● **Task directions**
Each line from the one with "Isabel Pantoja con" through the end of the records below should be transcribed exactly, and each picture should be skipped.

Short text fragments from websites:
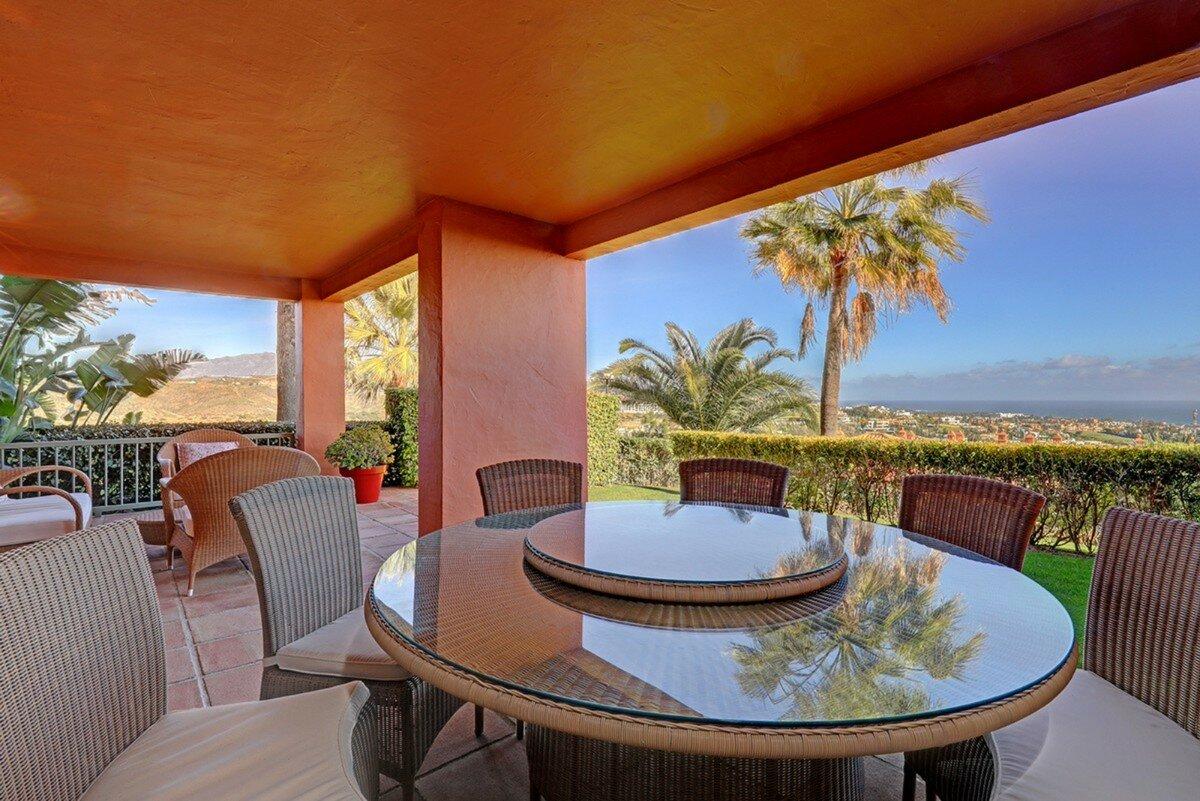 Apartment for sale in Benahavis, Los Flamingos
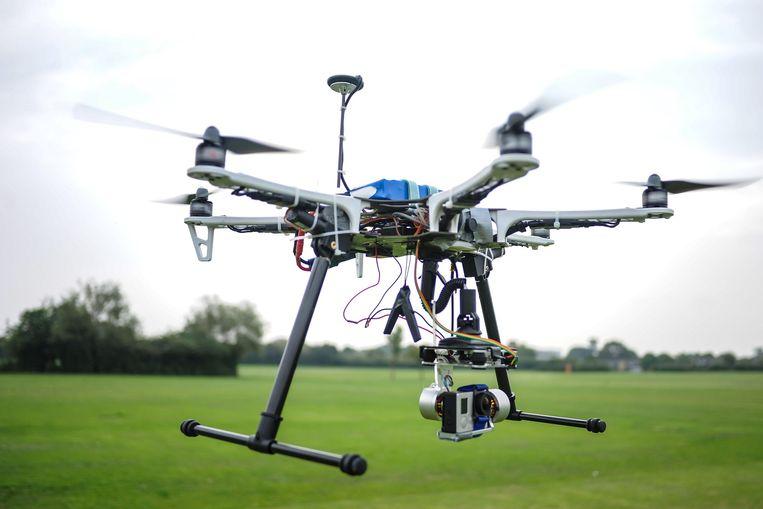 Hoogleraar Heskes denkt dat drones de 'kalasjnikovs van de toekomst' kunnen worden. Beeld HH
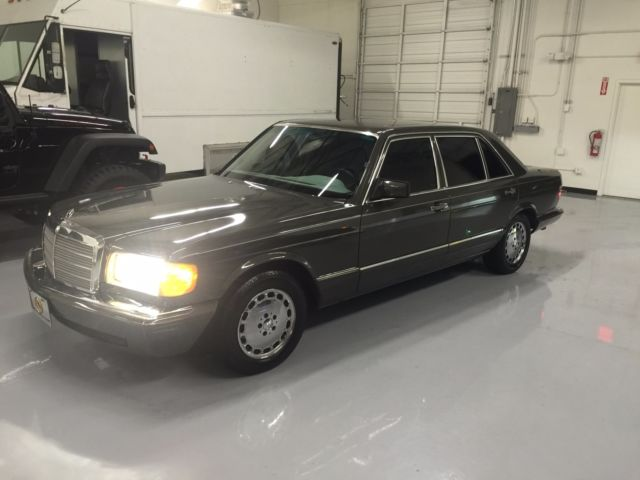 1984 Mercedes-Benz 500-Series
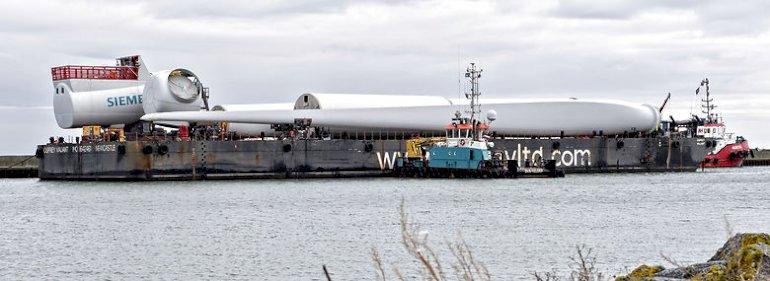 Siemens havvindmølle i Thyborøn Havn. <br />Foto: Jens Nørgaard Larsen, Ritzau Scanpix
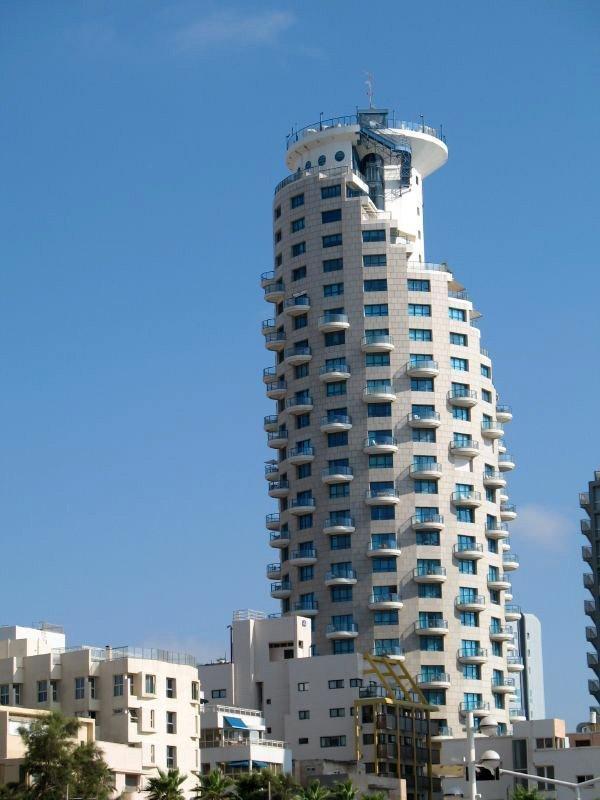 L'hôtel Isrotel surplombe la promenade Tayelet à Tel Aviv (Israël).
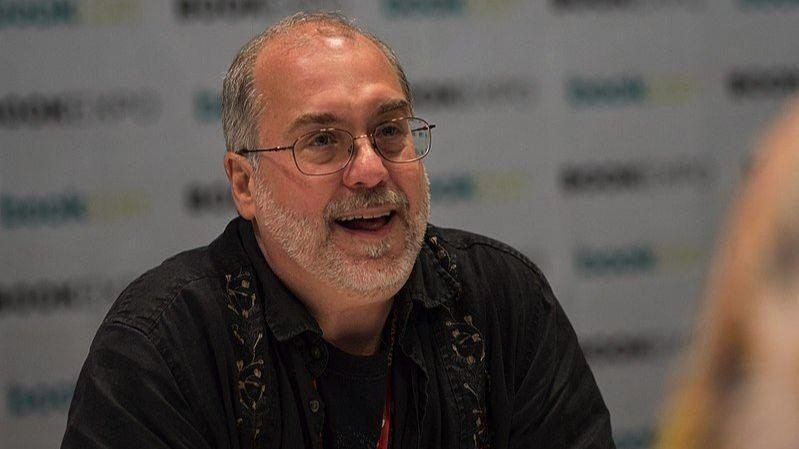 Naperville horror writer returns to south suburban roots in new book about famou...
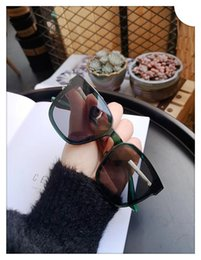 Product Brand Color Australia - most red new explosive products, luxury brands, women's personality drive polarizer, sunglasses multi-color optional, free delivery!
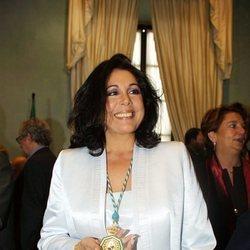Isabel Pantoja con la Medalla de Oro de la Junta de Andalucía (2001)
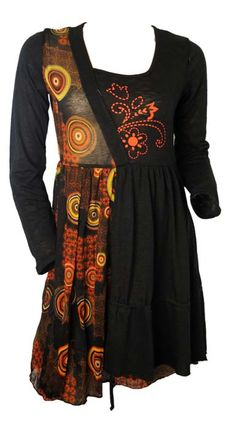 Robe noire ethnique COLINE http://www.yokaso.fr/robes/902-robe-noire-melange-uni-et-motifs-ethniques.html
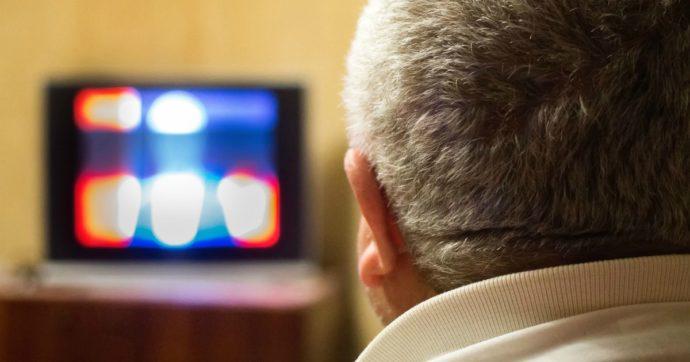 Esplode il televisore, è da sola in casa: anziana muore soffocata dal fumo nel Bresciano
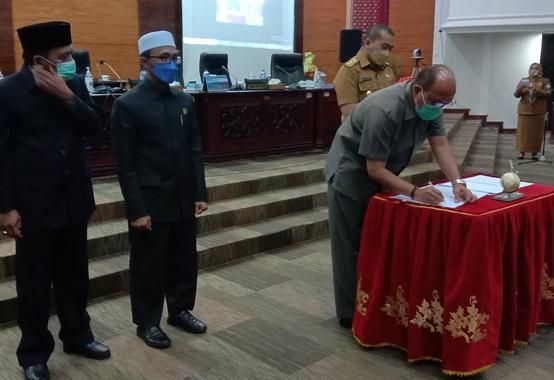 Ketua DPRD Sumbar Supardi saat penanda tanganan nota kesepakatan penetapan dua ranperda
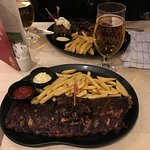 Medium ribs with fries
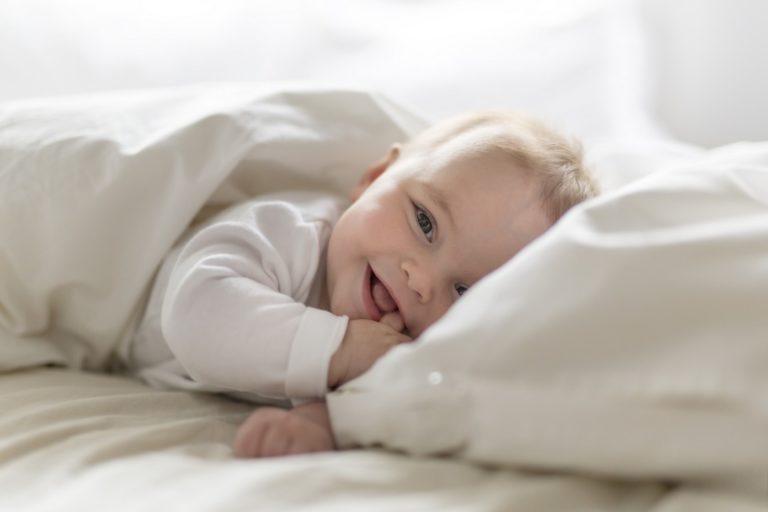 Wieviel Schlaf braucht ein Baby - Schlaftastic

● **Answer box**
Isabel Pantoja con la Medalla de Oro de la Junta de Andalucía (2001)
 Robe noire ethnique COLINE http://www.yokaso.fr/robes/902-robe-noire-melange-uni-et-motifs-ethniques.html
 Esplode il televisore, è da sola in casa: anziana muore soffocata dal fumo nel Bresciano
 Ketua DPRD Sumbar Supardi saat penanda tanganan nota kesepakatan penetapan dua ranperda
 Medium ribs with fries
 Wieviel Schlaf braucht ein Baby - Schlaftastic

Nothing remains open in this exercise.